* Reading passage *
· · · · · · ·
Detokenizes a tensor of int64 or int32 subword ids into sentences.

Detokenize and tokenize an input string returns itself when the input string is normalized and the tokenized wordpieces don't contain <unk>.

Example:

>>> vocab = ["they", "##'", "##re", "the", "great", "##est", "[UNK]",
...          "'", "re", "ok"]
>>> tokenizer = FastWordpieceTokenizer(vocab, support_detokenization=True)
>>> ids = tf.ragged.constant([[0, 1, 2, 3, 4, 5], [9]])
>>> tokenizer.detokenize(ids)
<tf.Tensor: shape=(2,), dtype=string,
...         numpy=array([b"they're the greatest", b'ok'], dtype=object)>
>>> ragged_ids = tf.ragged.constant([[[0, 1, 2, 3, 4, 5], [9]], [[4, 5]]])
>>> tokenizer.detokenize(ragged_ids)
<tf.RaggedTensor [[b"they're the greatest", b'ok'], [b'greatest']]>

Args
input An N-dimensional Tensor or RaggedTensor of int64 or int32.

Returns
A RaggedTensor of sentences that has N - 1 dimension when N > 1. Otherwise, a string tensor.
· · · · · · ·
* Raw data *
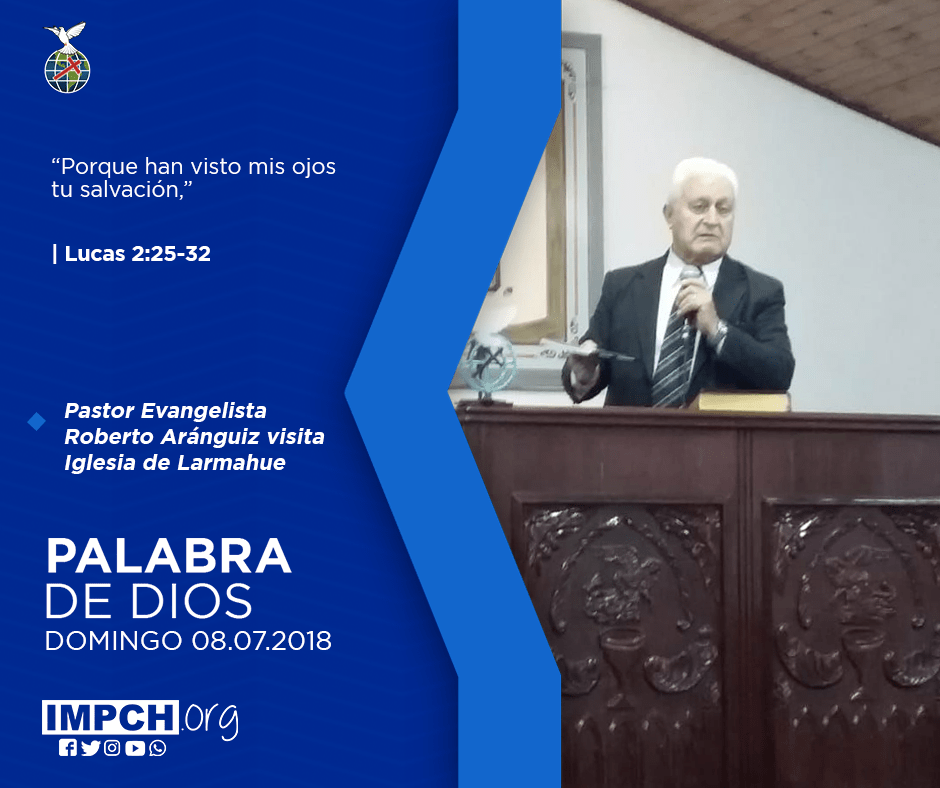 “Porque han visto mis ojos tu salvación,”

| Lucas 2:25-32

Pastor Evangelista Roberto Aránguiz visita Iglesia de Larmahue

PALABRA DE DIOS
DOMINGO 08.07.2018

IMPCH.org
· · · · · · ·
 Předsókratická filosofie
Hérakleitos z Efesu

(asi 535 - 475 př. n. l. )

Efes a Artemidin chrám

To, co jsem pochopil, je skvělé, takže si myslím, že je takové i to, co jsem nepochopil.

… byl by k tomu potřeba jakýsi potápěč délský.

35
· · · · · · ·
* Exercise tasks *
**A.** The detokenize documentation states a condition for one point. Under what condition does tokenizing an input string and then detokenizing it return that same string? Answer in one to three sentences.
**B.** Decide whether each statement agrees with the detokenize documentation. Answer yes or no, and quote the deciding words of the documentation exactly.
(i) The input to the method may hold int32 subword ids.
(ii) In the second example, the ids [4, 5] are detokenized into the word "greatest".
(iii) When the input has one dimension, the method returns a RaggedTensor.
**C.** Write out the passage of the detokenize documentation from "Detokenizes a tensor" up to and including "don't contain <unk>.".

* Answers provided *
**A.** Tokenizing and then detokenizing an input string returns the string itself when two conditions hold. The input string must be normalized, and the tokenized wordpieces must not contain <unk>.

**B.**
(i) Yes: "An N-dimensional Tensor or RaggedTensor of int64 or int32."
(ii) Yes: "[b'greatest']"
(iii) No: "A RaggedTensor of sentences that has N - 1 dimension when N > 1. Otherwise, a string tensor."

**C.**
Detokenizes a tensor of int64 or int32 subword ids into sentences.

Detokenize and tokenize an input string returns itself when the input string is normalized and the tokenized wordpieces don't contain <unk>.